(Excerpts from a spatial dataset)
- - - - - - -

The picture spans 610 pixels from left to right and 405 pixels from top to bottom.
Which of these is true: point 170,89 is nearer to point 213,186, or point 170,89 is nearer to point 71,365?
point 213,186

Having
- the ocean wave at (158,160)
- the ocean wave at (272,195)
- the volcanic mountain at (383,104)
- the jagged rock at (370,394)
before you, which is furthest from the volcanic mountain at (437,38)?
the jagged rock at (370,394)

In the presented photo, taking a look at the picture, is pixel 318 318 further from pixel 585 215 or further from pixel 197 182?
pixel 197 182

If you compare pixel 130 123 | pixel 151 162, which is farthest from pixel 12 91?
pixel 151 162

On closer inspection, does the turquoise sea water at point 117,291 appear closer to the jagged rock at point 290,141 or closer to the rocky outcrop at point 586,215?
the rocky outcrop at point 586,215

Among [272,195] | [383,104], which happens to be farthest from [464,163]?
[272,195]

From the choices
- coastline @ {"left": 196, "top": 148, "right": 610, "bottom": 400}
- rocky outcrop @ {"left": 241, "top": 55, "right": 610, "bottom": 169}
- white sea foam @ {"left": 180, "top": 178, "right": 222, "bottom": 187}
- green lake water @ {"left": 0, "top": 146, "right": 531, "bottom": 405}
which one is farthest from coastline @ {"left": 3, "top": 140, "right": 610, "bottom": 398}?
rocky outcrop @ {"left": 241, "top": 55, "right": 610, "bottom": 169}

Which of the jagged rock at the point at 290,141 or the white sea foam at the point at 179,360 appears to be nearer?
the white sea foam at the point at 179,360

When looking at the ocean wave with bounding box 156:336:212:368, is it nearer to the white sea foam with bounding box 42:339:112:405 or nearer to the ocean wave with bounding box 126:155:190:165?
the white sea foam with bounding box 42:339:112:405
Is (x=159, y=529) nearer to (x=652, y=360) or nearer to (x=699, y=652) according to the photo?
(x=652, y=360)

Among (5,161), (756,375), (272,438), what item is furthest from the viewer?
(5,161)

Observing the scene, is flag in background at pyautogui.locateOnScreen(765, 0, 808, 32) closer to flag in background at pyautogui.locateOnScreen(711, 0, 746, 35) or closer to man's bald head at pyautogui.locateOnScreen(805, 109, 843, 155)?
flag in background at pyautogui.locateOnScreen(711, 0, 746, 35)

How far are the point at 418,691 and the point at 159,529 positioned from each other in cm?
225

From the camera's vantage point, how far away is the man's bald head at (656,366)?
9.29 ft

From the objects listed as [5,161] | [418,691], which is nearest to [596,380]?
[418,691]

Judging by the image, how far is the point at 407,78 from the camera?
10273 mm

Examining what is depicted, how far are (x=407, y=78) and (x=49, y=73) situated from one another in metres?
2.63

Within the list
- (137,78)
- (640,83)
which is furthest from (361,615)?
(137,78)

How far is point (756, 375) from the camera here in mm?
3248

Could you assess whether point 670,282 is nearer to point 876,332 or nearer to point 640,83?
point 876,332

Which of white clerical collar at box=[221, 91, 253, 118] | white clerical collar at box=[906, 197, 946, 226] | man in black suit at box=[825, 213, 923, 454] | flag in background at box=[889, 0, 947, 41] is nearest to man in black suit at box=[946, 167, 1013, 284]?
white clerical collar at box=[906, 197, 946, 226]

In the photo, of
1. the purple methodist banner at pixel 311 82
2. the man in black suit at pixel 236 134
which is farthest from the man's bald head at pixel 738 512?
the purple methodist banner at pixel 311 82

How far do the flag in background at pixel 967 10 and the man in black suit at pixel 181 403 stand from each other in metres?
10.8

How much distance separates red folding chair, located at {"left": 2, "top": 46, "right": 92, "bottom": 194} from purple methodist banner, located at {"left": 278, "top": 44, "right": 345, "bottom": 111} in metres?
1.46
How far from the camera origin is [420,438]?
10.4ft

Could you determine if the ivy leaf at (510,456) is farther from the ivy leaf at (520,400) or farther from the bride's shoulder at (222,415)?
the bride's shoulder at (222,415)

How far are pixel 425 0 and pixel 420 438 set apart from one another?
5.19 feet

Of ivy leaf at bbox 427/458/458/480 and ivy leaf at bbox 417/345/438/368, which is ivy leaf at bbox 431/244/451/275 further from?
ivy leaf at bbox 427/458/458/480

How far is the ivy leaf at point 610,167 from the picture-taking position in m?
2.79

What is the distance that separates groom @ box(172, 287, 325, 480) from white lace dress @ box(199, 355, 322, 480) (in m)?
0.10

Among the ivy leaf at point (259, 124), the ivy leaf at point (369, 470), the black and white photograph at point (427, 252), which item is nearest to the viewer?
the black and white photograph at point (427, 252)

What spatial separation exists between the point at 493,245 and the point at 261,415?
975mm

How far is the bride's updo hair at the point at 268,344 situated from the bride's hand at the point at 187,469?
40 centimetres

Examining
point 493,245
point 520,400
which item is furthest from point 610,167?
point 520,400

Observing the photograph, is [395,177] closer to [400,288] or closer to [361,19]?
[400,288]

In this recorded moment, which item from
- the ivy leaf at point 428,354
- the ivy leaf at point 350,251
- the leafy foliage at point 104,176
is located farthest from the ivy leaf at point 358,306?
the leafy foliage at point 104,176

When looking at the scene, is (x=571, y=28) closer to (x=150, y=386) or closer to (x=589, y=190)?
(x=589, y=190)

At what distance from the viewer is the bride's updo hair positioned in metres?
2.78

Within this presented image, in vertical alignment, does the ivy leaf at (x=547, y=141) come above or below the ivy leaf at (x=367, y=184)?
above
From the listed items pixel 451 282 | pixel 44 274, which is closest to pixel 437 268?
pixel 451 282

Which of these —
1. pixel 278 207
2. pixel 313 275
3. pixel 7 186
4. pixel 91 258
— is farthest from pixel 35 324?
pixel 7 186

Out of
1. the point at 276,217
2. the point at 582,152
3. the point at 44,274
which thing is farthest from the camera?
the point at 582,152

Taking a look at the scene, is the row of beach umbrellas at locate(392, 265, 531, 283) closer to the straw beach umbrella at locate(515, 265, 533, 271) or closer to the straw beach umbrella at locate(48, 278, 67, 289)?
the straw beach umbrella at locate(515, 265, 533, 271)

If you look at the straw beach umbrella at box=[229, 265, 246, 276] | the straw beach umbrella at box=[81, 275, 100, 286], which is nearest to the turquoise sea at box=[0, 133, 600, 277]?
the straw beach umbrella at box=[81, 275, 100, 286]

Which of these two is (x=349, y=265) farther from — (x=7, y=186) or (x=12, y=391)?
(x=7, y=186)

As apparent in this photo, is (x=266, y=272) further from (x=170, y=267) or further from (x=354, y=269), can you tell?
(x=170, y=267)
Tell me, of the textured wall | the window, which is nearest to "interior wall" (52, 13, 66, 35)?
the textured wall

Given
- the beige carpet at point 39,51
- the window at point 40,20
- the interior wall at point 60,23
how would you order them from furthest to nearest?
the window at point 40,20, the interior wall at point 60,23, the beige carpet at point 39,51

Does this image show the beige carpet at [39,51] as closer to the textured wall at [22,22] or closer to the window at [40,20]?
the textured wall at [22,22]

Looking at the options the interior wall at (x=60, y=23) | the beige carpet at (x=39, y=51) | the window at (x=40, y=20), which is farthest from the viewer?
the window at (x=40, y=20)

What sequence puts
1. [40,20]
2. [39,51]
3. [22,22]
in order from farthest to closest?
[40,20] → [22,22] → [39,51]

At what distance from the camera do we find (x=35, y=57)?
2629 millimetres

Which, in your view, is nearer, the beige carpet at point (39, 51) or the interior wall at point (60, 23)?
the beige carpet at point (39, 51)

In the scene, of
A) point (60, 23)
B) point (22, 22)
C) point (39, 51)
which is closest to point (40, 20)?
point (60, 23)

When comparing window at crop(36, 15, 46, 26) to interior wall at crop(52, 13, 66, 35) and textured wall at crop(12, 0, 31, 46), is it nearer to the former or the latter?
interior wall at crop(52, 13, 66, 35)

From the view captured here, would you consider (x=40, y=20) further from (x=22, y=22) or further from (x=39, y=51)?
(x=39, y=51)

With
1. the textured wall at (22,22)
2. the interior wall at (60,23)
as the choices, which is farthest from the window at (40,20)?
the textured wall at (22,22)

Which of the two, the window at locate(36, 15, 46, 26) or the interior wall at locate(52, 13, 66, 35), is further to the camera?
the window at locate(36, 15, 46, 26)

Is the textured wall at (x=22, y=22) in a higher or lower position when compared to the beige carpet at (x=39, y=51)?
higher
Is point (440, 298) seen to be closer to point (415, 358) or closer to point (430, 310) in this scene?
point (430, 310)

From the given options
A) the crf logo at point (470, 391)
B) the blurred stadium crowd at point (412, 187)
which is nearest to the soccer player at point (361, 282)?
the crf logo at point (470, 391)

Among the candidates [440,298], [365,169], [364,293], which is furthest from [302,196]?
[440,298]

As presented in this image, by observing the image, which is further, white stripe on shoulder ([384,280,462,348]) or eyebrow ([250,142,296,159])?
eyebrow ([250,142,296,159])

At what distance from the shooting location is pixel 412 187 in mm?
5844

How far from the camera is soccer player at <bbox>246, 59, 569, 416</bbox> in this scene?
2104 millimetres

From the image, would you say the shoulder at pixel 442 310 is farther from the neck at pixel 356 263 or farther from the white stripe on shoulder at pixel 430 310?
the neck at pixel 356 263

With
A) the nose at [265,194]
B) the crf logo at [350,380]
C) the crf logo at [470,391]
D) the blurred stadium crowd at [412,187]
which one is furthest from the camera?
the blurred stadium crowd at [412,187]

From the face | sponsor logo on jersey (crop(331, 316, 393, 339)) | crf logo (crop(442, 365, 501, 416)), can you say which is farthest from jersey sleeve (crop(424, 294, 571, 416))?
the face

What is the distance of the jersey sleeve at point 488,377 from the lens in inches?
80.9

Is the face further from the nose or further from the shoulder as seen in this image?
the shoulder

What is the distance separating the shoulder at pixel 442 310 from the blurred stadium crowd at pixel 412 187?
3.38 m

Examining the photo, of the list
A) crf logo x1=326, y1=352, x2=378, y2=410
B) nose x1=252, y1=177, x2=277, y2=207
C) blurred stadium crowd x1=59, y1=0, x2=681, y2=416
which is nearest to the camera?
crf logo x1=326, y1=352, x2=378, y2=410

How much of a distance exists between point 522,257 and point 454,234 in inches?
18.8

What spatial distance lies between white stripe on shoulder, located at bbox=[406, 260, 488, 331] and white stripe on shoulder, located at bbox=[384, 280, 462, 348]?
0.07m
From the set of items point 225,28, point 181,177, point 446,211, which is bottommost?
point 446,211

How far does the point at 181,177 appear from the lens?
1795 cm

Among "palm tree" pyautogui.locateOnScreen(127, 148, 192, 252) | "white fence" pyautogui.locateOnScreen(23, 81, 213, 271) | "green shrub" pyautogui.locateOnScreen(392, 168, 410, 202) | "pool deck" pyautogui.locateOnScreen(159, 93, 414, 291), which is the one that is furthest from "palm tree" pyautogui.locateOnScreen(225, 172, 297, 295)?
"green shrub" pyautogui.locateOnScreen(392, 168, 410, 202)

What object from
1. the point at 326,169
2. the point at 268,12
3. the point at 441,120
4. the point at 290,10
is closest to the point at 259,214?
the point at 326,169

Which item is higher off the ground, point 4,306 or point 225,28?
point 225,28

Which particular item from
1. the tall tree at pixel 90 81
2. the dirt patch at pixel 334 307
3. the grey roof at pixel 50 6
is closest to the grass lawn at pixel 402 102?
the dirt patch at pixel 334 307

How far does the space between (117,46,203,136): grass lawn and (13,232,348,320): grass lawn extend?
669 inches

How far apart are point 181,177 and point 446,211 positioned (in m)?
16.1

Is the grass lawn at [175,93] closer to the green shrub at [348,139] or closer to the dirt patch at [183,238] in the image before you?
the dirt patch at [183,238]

- - - - - - -

WHAT IS REQUIRED ▸
Please reproduce the entries from the line containing "At what distance from the shooting" through the line containing "2104 millimetres", inclusive, changing "soccer player" to "football player" and keeping everything else the same.

REPLY ▸
At what distance from the shooting location is pixel 412 187 in mm?
5844

How far from the camera is football player at <bbox>246, 59, 569, 416</bbox> in this scene?
2104 millimetres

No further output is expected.